Provided entries>
>> Begin

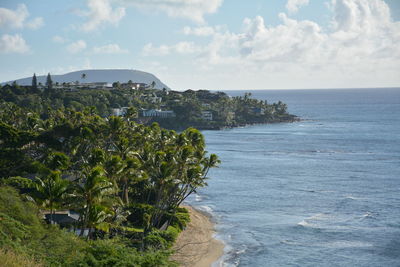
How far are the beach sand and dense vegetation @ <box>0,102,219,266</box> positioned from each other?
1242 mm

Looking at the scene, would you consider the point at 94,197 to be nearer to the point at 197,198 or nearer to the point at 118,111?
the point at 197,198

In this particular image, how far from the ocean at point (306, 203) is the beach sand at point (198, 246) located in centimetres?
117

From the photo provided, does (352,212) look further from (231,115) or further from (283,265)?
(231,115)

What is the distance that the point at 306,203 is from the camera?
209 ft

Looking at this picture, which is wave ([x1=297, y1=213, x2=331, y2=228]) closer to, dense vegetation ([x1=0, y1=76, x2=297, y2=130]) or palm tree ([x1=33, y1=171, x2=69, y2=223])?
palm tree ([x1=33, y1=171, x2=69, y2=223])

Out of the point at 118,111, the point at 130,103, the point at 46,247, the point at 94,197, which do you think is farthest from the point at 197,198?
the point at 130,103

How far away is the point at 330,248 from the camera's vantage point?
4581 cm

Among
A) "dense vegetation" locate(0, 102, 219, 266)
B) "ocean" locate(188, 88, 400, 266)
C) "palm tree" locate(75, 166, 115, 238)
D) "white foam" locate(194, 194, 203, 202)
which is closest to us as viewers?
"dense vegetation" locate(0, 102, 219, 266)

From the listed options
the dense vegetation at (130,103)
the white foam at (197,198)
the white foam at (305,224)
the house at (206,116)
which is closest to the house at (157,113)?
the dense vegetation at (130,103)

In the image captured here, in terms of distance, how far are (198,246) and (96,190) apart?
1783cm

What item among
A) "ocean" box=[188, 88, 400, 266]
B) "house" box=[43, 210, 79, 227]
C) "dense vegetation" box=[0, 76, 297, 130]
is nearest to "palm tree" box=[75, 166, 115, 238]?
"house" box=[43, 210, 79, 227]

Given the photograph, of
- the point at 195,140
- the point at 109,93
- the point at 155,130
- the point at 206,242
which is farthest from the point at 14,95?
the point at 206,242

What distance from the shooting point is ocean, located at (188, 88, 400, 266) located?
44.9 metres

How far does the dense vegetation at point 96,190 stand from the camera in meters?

>> End

Work to complete> Change every "beach sand" in the lines above to "sandy shore", keep everything else the same, and write the lines out again without the pictures.

Output for this exercise>
How far are the sandy shore and dense vegetation @ <box>0,102,219,266</box> positioned from each other?
1242 mm

Looking at the scene, would you consider the point at 94,197 to be nearer to the point at 197,198 or nearer to the point at 118,111?
the point at 197,198

In this particular image, how far from the ocean at point (306, 203) is the sandy shore at point (198, 246) located in centimetres?
117

From the photo provided, does (352,212) look further from (231,115) or further from (283,265)?
(231,115)

What is the distance that the point at 306,203 is from the camera?
209 ft

Looking at this picture, which is wave ([x1=297, y1=213, x2=331, y2=228]) closer to, dense vegetation ([x1=0, y1=76, x2=297, y2=130]) or palm tree ([x1=33, y1=171, x2=69, y2=223])?
palm tree ([x1=33, y1=171, x2=69, y2=223])

Out of the point at 118,111, the point at 130,103, the point at 46,247, the point at 94,197, which do you think is farthest from the point at 197,198?
the point at 130,103

How far away is the point at 330,248 from the camera's vantage point?
4581 cm

Among
A) "dense vegetation" locate(0, 102, 219, 266)
B) "ocean" locate(188, 88, 400, 266)
C) "palm tree" locate(75, 166, 115, 238)
D) "white foam" locate(194, 194, 203, 202)
which is closest to us as viewers?
"dense vegetation" locate(0, 102, 219, 266)

From the listed options
the dense vegetation at (130,103)
the white foam at (197,198)
the white foam at (305,224)
the house at (206,116)
which is closest to the house at (157,113)?
the dense vegetation at (130,103)

In the image captured here, in terms of distance, how far are (198,246) and (96,190) apart?
1783cm

What item among
A) "ocean" box=[188, 88, 400, 266]
B) "house" box=[43, 210, 79, 227]
C) "dense vegetation" box=[0, 76, 297, 130]
is nearest to "palm tree" box=[75, 166, 115, 238]?
"house" box=[43, 210, 79, 227]

Given the photograph, of
- the point at 195,140
- the point at 109,93
- the point at 155,130
- the point at 206,242
which is farthest from the point at 14,95?
the point at 206,242

What distance from the shooting point is ocean, located at (188, 88, 400, 266) located?
44.9 metres

How far does the dense vegetation at point 96,190 stand from the camera in meters?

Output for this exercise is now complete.